La. R.S. § 12:1-1104 Action On a Plan of Merger Or Share Exchange

LibraryLouisiana Statutes
Edition2023
CurrencyCurrent with changes from the 2023 Legislative Session
Year2023
CitationLa. R.S. § 12:1-1104

In the case of a domestic corporation that is a party to a merger or share exchange, all of the following shall apply:

(1) The plan of merger or share exchange must be adopted by the board of directors.

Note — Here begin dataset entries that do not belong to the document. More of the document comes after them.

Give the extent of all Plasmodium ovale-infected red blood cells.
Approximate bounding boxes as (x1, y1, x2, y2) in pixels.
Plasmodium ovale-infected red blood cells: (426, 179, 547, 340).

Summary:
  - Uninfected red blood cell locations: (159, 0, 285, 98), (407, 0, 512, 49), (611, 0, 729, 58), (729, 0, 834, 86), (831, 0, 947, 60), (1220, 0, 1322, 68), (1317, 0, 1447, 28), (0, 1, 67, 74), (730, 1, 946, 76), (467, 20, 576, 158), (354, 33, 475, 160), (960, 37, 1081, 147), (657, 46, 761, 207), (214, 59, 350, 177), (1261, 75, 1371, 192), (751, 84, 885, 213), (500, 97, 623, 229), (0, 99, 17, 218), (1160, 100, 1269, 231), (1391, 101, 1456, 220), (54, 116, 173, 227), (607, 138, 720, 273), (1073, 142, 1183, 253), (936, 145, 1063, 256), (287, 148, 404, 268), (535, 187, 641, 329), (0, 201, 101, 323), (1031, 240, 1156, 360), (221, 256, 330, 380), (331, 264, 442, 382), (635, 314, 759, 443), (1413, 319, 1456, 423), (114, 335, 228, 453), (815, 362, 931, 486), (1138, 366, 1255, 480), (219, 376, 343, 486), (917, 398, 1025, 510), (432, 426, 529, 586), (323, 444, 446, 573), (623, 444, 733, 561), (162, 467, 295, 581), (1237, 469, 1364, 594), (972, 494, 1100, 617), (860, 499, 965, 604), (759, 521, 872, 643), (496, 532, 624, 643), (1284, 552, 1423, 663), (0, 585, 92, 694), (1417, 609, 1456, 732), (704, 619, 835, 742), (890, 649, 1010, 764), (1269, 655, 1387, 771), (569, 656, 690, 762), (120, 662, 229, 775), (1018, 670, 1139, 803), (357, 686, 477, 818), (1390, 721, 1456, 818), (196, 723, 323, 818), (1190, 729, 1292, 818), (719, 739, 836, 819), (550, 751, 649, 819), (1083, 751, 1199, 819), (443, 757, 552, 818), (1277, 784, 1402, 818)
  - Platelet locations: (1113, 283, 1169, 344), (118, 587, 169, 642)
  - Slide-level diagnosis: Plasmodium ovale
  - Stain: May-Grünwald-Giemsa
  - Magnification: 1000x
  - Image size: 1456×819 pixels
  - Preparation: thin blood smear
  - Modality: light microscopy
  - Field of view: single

(2) Except as provided in Paragraph (8) of this Section and in R.S. 12:1-1105, after adopting the plan of merger or share exchange, the board of directors must submit the plan to the shareholders for their approval. The board of directors must also transmit to the shareholders a recommendation that the shareholders approve the plan, unless the board of directors makes a determination that because of conflicts of interest or other special circumstances it should not make such a recommendation or R.S. 12:1-826 applies. If the board of directors makes such a determination or R.S. 12:1-826 applies, the board must transmit to the shareholders the basis for so proceeding.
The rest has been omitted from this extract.